The research, reported in the Dec. 14 issue of Current Biology, overturns the long-standing belief that blindness from chronic light exposure is a direct result of overall retinal degeneration and cell death.
Although many animals, and presumably humans, lose both their retinal cells and vision after exposure to low levels of light for long periods, the relationship between exposure and blindness had been poorly understood.
In the Hopkins experiments, flies whose light-detecting protein rhodopsin was engineered to resist destruction retained their vision twice as long as normal flies, although over time they developed blindness due to delayed decay of rhodopsin. The researchers measured vision damage indirectly by measuring loss of the electrical signals normally initiated by rhodopsin when exposed to light.

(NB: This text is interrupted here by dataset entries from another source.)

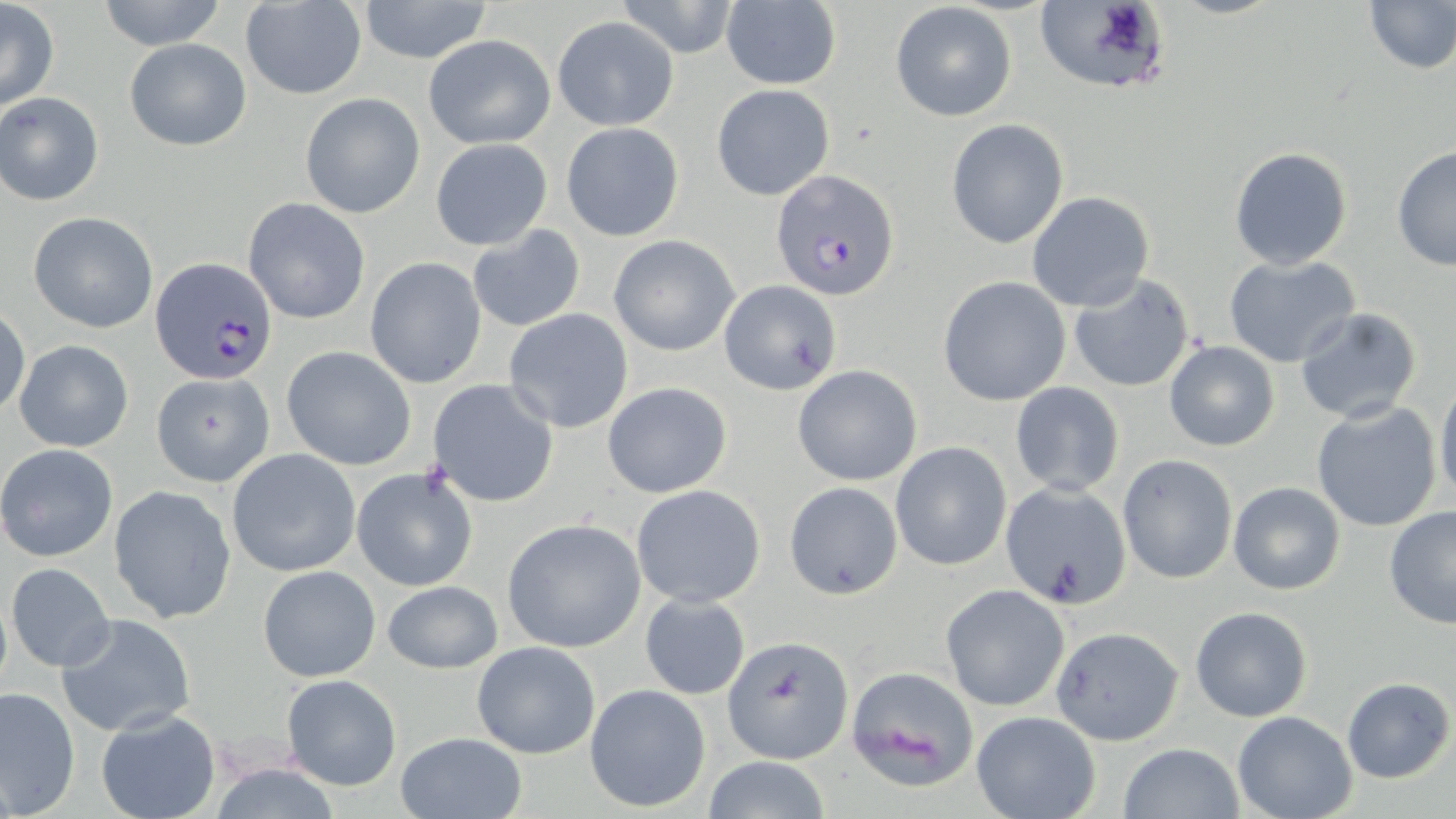
slide_level_diagnosis: Plasmodium falciparum
field_of_view: single
magnification: 1000x
uninfected_red_blood_cell_locations: 'approximate bounding boxes as (x1, y1, x2, y2) in pixels: (97, 0, 227, 51), (357, 0, 493, 64), (614, 0, 742, 58), (1361, 0, 1456, 74), (1, 1, 60, 111), (240, 2, 367, 99), (720, 2, 841, 89), (1033, 2, 1174, 97), (889, 3, 1017, 120), (551, 16, 679, 130), (424, 34, 556, 149), (123, 38, 252, 151), (711, 83, 834, 200), (1, 93, 103, 204), (300, 93, 425, 217), (946, 120, 1069, 249), (561, 122, 684, 241), (430, 138, 552, 250), (1390, 145, 1455, 272), (1229, 146, 1353, 271), (1027, 191, 1154, 312), (243, 199, 370, 324), (29, 211, 159, 333), (467, 225, 586, 332), (608, 235, 740, 355), (1224, 254, 1361, 368), (366, 257, 489, 388), (1067, 273, 1196, 394), (939, 275, 1071, 405), (718, 281, 842, 396), (1294, 306, 1423, 426), (1, 307, 30, 419), (502, 309, 634, 432), (14, 340, 134, 453), (1164, 341, 1281, 451), (281, 346, 417, 470), (793, 363, 923, 486), (149, 371, 273, 487), (1436, 376, 1456, 507), (427, 380, 559, 505), (602, 381, 732, 498), (1010, 382, 1124, 497), (1311, 403, 1443, 534), (890, 441, 1012, 571), (0, 444, 120, 563), (227, 448, 361, 576), (1118, 454, 1237, 583), (352, 465, 479, 593), (783, 482, 903, 600), (1003, 482, 1131, 608), (1228, 482, 1345, 595), (631, 484, 766, 607), (108, 485, 237, 624), (1384, 504, 1456, 631), (501, 518, 645, 652), (6, 561, 115, 672), (257, 564, 381, 681), (381, 580, 502, 674), (941, 585, 1070, 710), (640, 593, 750, 701), (1190, 606, 1312, 722), (56, 613, 195, 736), (1050, 626, 1184, 744), (722, 635, 853, 762), (471, 641, 601, 758), (847, 664, 983, 793), (280, 674, 402, 791), (1340, 677, 1453, 783), (585, 683, 713, 813), (1, 687, 79, 815), (96, 709, 220, 819), (971, 711, 1101, 819), (1233, 711, 1358, 819), (395, 731, 526, 819), (1119, 742, 1244, 819), (701, 756, 834, 819), (207, 760, 343, 819)'
plasmodium_falciparum_infected_red_blood_cell_locations: 'approximate bounding boxes as (x1, y1, x2, y2) in pixels: (772, 169, 900, 301), (150, 258, 277, 385)'
stain: May-Grünwald-Giemsa
modality: optical microscopy
preparation: thin blood smear
image_size: 1456×819 pixels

"Everyone assumed that the blindness caused by chronic light exposure was an effect of the degeneration and loss of the retinal cells, but our experiments show these are two distinct events caused by two distinct processes," says Craig Montell, Ph.D., professor of biological chemistry in Hopkins' Institute for Basic Biomedical Sciences. "Understanding how degradation of rhodopsin and other visual proteins contributes to vision loss may help us in the future to reduce the severity of blindness in rare people susceptible to chronic exposure to light."
The light-detecting cells of fruit fly retinas share similarities with rod and cone cells of the human retina and also rely on rhodopsin to detect light and create an electrical signal that is transmitted to the brain.